All this, and more, was stated by Mr. Justice Black in his dissent in Linkletter v. Walker, 381 U.S. 618, 640, 85 S.Ct. 1731, 1743, 14 L.Ed.2d 601, in which I concurred. It is stated again with clarity and vigor by Mr. Justice HARLAN in today's dissent, Part I of which I join. It still remains a mystery how some convicted people are given new trials for unconstitutional convictions and others are kept in jail without any hope of relief though their complaints are equally meritorious. At least the Court should not say as respects Katz that it is given 'wholly prospective application,' when it was made retroactive in his case.
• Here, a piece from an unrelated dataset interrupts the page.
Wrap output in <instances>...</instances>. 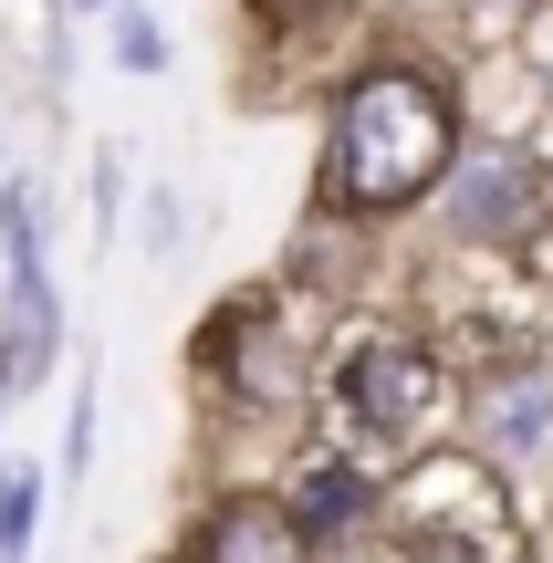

The pretense that we were bound in Katz to apply the new rule retroactively to that defendant or not decide the case at all, is too transparent to need answer. See 1 B. J. Moore, Federal Practice 191 (2d ed. 1965); 1 K. Davis, Administrative Law Treatise § 5.09 (1958); Levy, Realist Jurisprudence and Prospective Overruling, 109 U.Pa.L.Rev. 1, 15; Currier, Time and Change in Judge-Made Law: Prospective Overruling, 51 Va.L.Rev. 201, 216-234 (1965).
In Johnson v. New Jersey, 384 U.S. 719, 733, 86 S.Ct. 1772, 1781, 16 L.Ed.2d 882, where we announced that the rule in Miranda should apply only to cases commenced after that decision had been announced, we said:
'there are no jurisprudential or constitutional obstacles to the rule we are adopting here. * * * In appropriate prior cases we have already applied new judicial standards in a wholly prospective manner. See England v. Louisiana State Board of Medical Examiners, 375 U.S. 411, 84 S.Ct. 461, 11 L.Ed.2d 440 (1964); James v. United States, 366 U.S. 213, 81 S.Ct. 1052, 6 L.Ed.2d 246 (1961).'
Where the spirit is strong, there has heretofore been no impediment to producing only dictum through a 'case or controversy.' Indeed that tradition started with Marbury v. Madison, 1 Cranch 137, 2 L.Ed. 60.